Copy the Halloweekend blog post between "Thanks so much" and "my Halloweekend activities.", inclusive, and change "Kit Kats" to "Twizzlers".

» Given passage
· · · · ·
Tuesday, October 31, 2017

Halloweekend

Happy Discount Halloween Products Day! I hope you all forgot about this holiday so that I can score even better deals this weekend. 

Thanks so much for all the feedback last week. Many of you commented on my use of Kit Kats as utensils but the results were split. Half of you find me incredibly inventive and the other half of you find me to be a disgusting amalgamation of lard masquerading as a human girl. Can’t win ‘em all. 

 While we're all recovering from yesterday's festivities (as a working adult with no children, my festivities included writing this blog and watching American Horror Story), allow me to regale you with my Halloweekend activities.

This year I chose to save the drama for your llama and dressed as Yzma. I had a lot of fun making my costume and only a little carpal tunnel. Thank goodness for my sewing machine and hot glue gun. Without them I would be forced to buy a costume and in doing so would save hours of my life and honestly, probably money too knowing the way I shop at Michaels.
  

Please observe my intense Yzma lashes and earrings. I used a filter in one of these selfies.

But I won't tell you which one.

Emily and I spent all last week trying to get our new apartment ready. We decorated. We cooked. We made it nice. I used my chalkboard that was originally created to keep score during the Rio Olympics as a festive welcome sign. I presented the mini pumpkins that my roommates and I marbled with the help of rejected nail polish shades. And of course I had a fall candle burning. Not the black flame candle, don't worry.


Lupe was the first to arrive and was promptly greeted slash attacked by my doggie Kuzco. I did triage and gave him the necessary amount of side-eye.
· · · · ·
» Provided records
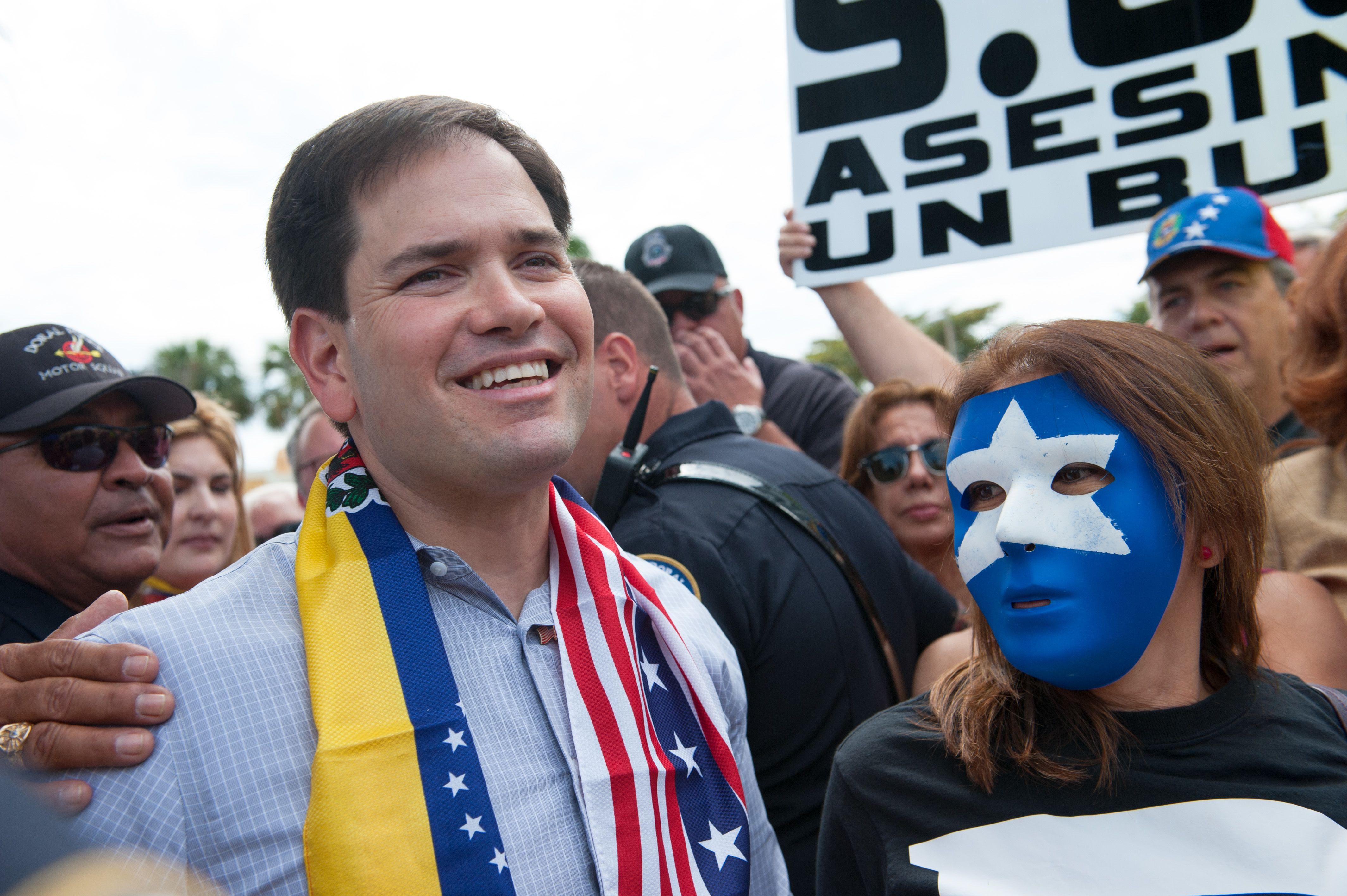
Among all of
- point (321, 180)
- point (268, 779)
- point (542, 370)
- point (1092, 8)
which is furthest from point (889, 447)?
point (268, 779)

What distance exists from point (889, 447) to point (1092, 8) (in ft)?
5.65

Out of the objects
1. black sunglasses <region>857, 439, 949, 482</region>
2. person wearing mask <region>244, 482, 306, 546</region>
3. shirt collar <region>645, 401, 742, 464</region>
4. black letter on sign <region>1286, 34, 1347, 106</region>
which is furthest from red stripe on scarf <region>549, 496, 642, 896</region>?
person wearing mask <region>244, 482, 306, 546</region>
· · · · ·
» Result for this task
Thanks so much for all the feedback last week. Many of you commented on my use of Twizzlers as utensils but the results were split. Half of you find me incredibly inventive and the other half of you find me to be a disgusting amalgamation of lard masquerading as a human girl. Can’t win ‘em all. 

 While we're all recovering from yesterday's festivities (as a working adult with no children, my festivities included writing this blog and watching American Horror Story), allow me to regale you with my Halloweekend activities.